## What to do
Copy out the entries from the very start down through the line containing "315L84 322L88 324H108L115". Swap "instance_id" for "object_id" wherever it appears, and change nothing else.

## Working data
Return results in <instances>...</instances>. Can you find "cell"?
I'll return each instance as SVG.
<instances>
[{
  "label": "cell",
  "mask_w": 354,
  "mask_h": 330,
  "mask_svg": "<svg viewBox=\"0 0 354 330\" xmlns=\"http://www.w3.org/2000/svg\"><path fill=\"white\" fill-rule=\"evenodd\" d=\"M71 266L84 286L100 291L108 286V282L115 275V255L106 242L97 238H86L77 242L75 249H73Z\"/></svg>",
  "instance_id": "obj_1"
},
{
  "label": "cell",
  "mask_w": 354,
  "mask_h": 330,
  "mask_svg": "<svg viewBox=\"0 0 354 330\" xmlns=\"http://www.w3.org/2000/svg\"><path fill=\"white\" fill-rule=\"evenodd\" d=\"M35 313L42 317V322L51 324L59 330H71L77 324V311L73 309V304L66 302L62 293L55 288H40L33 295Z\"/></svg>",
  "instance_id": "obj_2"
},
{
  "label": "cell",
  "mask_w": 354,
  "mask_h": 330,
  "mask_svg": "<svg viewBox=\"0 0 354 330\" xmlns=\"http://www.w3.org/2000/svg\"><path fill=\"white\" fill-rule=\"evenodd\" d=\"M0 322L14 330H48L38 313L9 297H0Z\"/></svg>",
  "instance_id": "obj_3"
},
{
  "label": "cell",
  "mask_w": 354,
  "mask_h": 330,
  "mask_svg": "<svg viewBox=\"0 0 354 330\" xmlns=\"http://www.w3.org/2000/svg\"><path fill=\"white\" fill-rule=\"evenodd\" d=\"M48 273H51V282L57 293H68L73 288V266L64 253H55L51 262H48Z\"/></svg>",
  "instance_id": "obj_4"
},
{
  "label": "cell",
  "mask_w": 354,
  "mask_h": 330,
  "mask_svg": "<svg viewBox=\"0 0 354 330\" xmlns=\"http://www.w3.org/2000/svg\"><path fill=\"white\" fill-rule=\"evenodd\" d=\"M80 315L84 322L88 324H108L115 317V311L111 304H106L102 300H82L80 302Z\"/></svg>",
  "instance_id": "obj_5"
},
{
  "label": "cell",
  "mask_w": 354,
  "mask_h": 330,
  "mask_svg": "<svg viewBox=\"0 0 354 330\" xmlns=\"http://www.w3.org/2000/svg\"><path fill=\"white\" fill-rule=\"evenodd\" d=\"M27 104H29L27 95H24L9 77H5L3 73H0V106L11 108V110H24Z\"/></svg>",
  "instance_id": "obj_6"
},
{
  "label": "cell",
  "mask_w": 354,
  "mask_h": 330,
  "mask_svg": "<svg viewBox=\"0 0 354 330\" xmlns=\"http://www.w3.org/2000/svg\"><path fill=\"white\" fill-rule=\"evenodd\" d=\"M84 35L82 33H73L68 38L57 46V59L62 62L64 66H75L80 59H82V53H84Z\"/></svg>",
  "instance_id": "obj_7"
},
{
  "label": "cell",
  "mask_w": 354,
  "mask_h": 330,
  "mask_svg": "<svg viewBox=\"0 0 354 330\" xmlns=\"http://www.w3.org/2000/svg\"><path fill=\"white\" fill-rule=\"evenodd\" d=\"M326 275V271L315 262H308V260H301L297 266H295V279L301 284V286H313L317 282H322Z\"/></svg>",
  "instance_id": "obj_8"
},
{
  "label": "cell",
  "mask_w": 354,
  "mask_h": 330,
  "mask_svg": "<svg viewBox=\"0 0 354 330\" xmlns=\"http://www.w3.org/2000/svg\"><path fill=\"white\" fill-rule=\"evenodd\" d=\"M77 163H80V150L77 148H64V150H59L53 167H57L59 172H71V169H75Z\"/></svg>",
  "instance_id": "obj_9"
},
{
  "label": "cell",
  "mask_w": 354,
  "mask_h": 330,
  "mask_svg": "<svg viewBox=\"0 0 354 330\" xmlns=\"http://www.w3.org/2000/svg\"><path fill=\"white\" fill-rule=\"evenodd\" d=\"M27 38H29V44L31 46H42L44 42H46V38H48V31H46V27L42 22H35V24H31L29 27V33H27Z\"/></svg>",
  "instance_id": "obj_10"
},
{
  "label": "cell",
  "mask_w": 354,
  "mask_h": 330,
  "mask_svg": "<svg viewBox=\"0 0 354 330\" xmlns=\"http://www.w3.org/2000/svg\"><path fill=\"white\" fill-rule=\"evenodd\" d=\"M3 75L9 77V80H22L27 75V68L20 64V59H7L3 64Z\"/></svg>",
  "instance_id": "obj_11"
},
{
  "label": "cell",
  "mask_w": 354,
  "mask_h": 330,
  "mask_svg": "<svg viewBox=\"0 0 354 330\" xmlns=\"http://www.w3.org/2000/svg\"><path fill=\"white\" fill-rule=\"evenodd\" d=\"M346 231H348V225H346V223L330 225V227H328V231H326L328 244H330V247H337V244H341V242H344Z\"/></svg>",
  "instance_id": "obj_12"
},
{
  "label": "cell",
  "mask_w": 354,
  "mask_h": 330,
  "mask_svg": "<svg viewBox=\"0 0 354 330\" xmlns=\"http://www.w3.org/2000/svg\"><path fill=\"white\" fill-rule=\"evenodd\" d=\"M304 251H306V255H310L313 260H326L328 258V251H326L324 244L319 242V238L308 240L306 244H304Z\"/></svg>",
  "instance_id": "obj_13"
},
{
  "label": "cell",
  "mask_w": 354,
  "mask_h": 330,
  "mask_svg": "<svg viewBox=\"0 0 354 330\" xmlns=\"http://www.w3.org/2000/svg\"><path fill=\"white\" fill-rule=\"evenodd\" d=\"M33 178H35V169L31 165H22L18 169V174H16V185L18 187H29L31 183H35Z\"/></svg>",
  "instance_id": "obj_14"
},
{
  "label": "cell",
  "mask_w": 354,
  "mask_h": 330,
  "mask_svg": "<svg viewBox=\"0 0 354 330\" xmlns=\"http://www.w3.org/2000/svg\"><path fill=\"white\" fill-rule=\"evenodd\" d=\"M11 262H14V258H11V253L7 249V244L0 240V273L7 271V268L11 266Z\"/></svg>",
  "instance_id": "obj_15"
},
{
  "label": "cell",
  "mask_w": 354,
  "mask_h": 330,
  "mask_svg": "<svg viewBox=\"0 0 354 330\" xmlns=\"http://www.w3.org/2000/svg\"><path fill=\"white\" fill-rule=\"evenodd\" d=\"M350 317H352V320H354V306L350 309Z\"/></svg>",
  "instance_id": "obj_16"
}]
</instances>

## Response to the exercise
Return results in <instances>...</instances>. Can you find "cell"?
I'll return each instance as SVG.
<instances>
[{
  "label": "cell",
  "mask_w": 354,
  "mask_h": 330,
  "mask_svg": "<svg viewBox=\"0 0 354 330\" xmlns=\"http://www.w3.org/2000/svg\"><path fill=\"white\" fill-rule=\"evenodd\" d=\"M71 266L84 286L100 291L108 286V282L115 275V255L106 242L97 238H86L77 242L75 249H73Z\"/></svg>",
  "object_id": "obj_1"
},
{
  "label": "cell",
  "mask_w": 354,
  "mask_h": 330,
  "mask_svg": "<svg viewBox=\"0 0 354 330\" xmlns=\"http://www.w3.org/2000/svg\"><path fill=\"white\" fill-rule=\"evenodd\" d=\"M35 313L42 317V322L51 324L59 330H71L77 324V311L73 309V304L66 302L62 293L55 288H40L33 295Z\"/></svg>",
  "object_id": "obj_2"
},
{
  "label": "cell",
  "mask_w": 354,
  "mask_h": 330,
  "mask_svg": "<svg viewBox=\"0 0 354 330\" xmlns=\"http://www.w3.org/2000/svg\"><path fill=\"white\" fill-rule=\"evenodd\" d=\"M0 322L14 330H48L38 313L9 297H0Z\"/></svg>",
  "object_id": "obj_3"
},
{
  "label": "cell",
  "mask_w": 354,
  "mask_h": 330,
  "mask_svg": "<svg viewBox=\"0 0 354 330\" xmlns=\"http://www.w3.org/2000/svg\"><path fill=\"white\" fill-rule=\"evenodd\" d=\"M48 273H51V282L57 293H68L73 288V266L64 253H55L51 262H48Z\"/></svg>",
  "object_id": "obj_4"
},
{
  "label": "cell",
  "mask_w": 354,
  "mask_h": 330,
  "mask_svg": "<svg viewBox=\"0 0 354 330\" xmlns=\"http://www.w3.org/2000/svg\"><path fill=\"white\" fill-rule=\"evenodd\" d=\"M80 315L84 322L88 324H108L115 317V311L111 304H106L102 300H82L80 302Z\"/></svg>",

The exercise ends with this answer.